Estimating job resources
When trying to estimate how many resources to submit for you can use the interactive srun command.
In a terminal connected to a login node, or in a new terminal launch a 5 core interactive job run via:
srun --cpus-per-task=5 --pty /bin/bash
conda activate discovery_class
To get started, please copy a small zip folder containing some python code and a sample submit script.
cp /dartfs-hpc/admin/Class_Examples.zip . && unzip Class_Examples.zip
/dartfs-hpc/admin
. The .
instructs the copy to your current working directory. The &&
instructs to run the next command, which is to unzip the contents of the folder into the directory you are in.
When estimating your resource utilization you can use a program like top
to monitor current utilization.
In this tutorial lets open two terminals side by side.
In one terminal we will launch our python code from the folder we unzipped.

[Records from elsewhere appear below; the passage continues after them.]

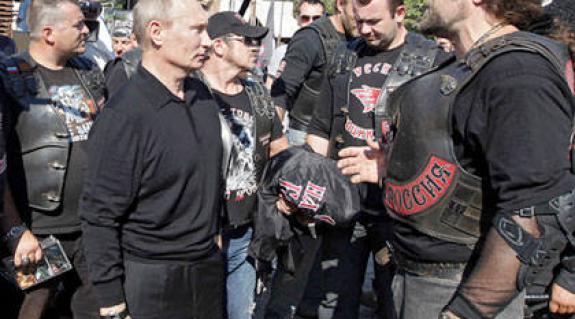 Putyin először a motorosokhoz látogatott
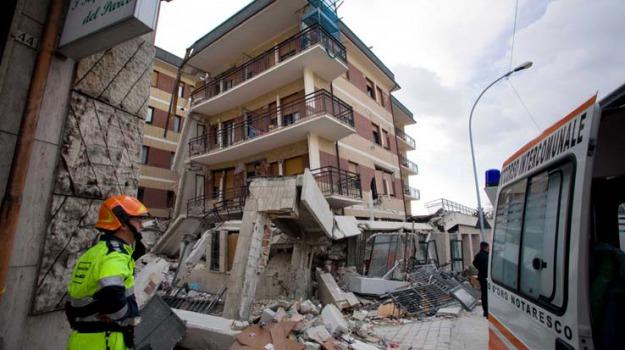 casalesi, l'aquila, terremoto, Sicilia, Archivio, Cronaca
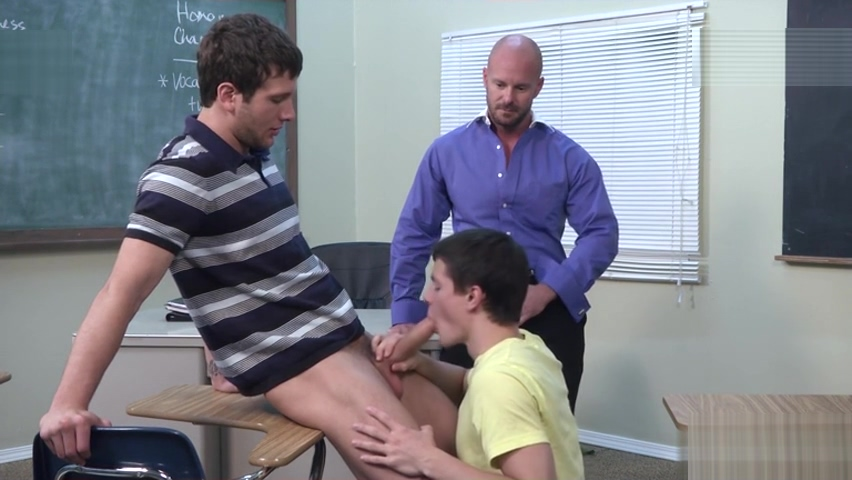 Big dick gay threesome with cumshot How to get a woman interested in sex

In the other terminal we will run the command top -u <username>
to look at resource utilization.
In your first terminal take notice of the host your srun job landed on. You can see this by the change in the prompt:
[john@t04 ~]$
In my second terminal i'll ssh to t04 directly.
ssh t04
Now that we are setup with two terminals side by side on the same host. (one terminal a job, the other terminal direct ssh). Next, within the Class_Examples
folder is a basic python script we will use for estimating resources. The script is called invert_matrix.py
. Lets run the script from our first terminal, the one we created the interactive job in, and see what it does.
cd Class_Examples
time python3 invert_matrix.py
Once your python command is executing like the above image, use the second terminal you opened to run the top command. My username is john
so my command will be:
top -u $(whoami)
You can get out of top by simply hitting the letter q
.
The next top screen will display information about the state of the system but also information like the number of CPUs, amount of system memory, and other useful information. In this case we are looking at two fields in particular. CPU%
& RES
short for reserved memory.
From the above the CPU%
column is showing 97-99%
. That is equivalent to 1 CPUs. With this information I know to submit my job for 1 CPU in order for it to run efficiently.
In the other col RES
we can see that we are not using quite a full GB of memory. We know from this output that requesting the minimum for a job of 8GB
will be sufficient for our job. (or lower)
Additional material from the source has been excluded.